Es besteht derzeit keine Aussicht auf eine grundlegende Neuausrichtung, aber wichtige Akteure erkennen die Notwendigkeit von mehr kurzfristigen Maßnahmen, um das Geschäftsvertrauen zu stärken und ausländische Investoren dazu zu bewegen, einen erneuten Blick auf das Vereinigte Königreich zu werfen. Selbst Freunde machen sich Sorgen. Sir John Kingman, der City-Grandee und ehemalige Treasury-Beamte, der in dieser Woche in den Industrierat der Labour-Partei berufen wurde, schrieb im vergangenen Monat, dass „wir eine größere Bazooka brauchen werden“.
Labour fühlt sich nicht in der Lage, Steuern zu senken, und ihre Instinkte sind nicht deregulierend. Ein Wechsel im Tempo und in der Betonung wird erforderlich sein, damit die Minister die Stimmung heben und ausländische Investoren anlocken können.
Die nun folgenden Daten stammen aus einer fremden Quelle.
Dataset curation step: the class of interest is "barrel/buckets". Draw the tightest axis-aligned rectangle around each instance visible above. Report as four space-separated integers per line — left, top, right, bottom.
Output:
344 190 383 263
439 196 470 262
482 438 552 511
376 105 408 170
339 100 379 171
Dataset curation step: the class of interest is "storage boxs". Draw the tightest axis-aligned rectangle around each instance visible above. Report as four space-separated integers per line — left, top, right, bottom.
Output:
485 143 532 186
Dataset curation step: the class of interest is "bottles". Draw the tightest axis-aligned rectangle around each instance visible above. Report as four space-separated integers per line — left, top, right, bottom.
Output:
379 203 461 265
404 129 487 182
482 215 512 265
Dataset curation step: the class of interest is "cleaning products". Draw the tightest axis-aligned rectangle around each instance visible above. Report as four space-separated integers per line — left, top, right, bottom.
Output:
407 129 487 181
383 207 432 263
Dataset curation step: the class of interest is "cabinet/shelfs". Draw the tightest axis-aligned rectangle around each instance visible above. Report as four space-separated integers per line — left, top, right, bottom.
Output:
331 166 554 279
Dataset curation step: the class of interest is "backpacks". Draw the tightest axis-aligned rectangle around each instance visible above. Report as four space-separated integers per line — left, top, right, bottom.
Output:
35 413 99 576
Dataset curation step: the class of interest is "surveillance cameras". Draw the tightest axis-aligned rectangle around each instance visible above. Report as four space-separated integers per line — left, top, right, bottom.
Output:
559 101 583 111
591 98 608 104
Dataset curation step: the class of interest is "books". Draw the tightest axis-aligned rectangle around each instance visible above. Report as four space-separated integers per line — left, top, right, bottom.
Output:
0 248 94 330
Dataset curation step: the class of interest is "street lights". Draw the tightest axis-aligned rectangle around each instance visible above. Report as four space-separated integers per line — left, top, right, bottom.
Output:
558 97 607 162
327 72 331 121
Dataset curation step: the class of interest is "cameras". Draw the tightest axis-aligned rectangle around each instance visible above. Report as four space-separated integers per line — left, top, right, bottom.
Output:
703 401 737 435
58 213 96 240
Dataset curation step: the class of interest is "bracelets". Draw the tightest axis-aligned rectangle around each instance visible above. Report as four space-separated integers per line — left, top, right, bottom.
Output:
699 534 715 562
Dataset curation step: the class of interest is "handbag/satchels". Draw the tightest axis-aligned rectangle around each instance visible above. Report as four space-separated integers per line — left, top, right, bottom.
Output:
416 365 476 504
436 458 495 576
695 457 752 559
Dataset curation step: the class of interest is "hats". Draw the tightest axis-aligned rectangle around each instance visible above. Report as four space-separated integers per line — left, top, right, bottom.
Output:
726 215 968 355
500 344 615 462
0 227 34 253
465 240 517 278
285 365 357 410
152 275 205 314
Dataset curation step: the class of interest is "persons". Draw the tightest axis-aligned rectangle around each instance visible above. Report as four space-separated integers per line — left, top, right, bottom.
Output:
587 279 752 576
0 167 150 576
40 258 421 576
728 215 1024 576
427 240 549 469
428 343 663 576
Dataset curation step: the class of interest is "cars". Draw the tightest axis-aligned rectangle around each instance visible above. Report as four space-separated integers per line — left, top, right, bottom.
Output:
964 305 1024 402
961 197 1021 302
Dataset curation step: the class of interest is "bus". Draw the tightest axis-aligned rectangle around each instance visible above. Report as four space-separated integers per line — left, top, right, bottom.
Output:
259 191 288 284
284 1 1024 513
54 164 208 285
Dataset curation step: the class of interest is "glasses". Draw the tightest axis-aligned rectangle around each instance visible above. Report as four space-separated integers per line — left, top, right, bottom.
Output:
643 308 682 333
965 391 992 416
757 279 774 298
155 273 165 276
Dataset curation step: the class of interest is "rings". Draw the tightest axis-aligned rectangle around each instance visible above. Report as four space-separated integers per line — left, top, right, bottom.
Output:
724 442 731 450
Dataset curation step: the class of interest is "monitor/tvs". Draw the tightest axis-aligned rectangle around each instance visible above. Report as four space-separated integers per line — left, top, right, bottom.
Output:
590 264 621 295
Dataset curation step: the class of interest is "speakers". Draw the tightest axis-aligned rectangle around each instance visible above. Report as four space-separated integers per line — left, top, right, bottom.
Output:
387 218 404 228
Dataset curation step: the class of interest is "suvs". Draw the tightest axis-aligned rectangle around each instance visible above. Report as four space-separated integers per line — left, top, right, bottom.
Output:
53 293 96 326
Kingmans Vorschläge umfassen wesentlich ambitioniertere Schritte zur Entwicklung des Oxford-Cambridge-Bogens, mit größeren Verpflichtungen zu Laborflächen, Wohnungen und Infrastruktur. Dies wäre ein Zeichen eines Landes, das in seine Stärken investiert.
Ein „Stimmungswechsel“ ist für das neue Jahr versprochen. Starmer, Reeves und andere werden mehr tun, um das Land zu loben. Aber es bedarf mehr als Worte, um die Geschäftsstimmung zu verändern.
Es geht nicht darum, Reeves zu untergraben oder sich von ihr zu lösen, sondern um eine aktivere Nutzung der Rolle des Premierministers, um anzutreiben, herauszufordern und mehr zu fordern. Starmer ist vom Temperament her geeignet, die Nerven zu behalten, aber manchmal ist eine Portion Ungeduld erforderlich. Diese Frage wird mehr als jede andere über das Schicksal seiner Regierung sowie des Landes entscheiden. Manchmal bedeutet das eine größere Bereitschaft, den Titel zu leben, den er trägt.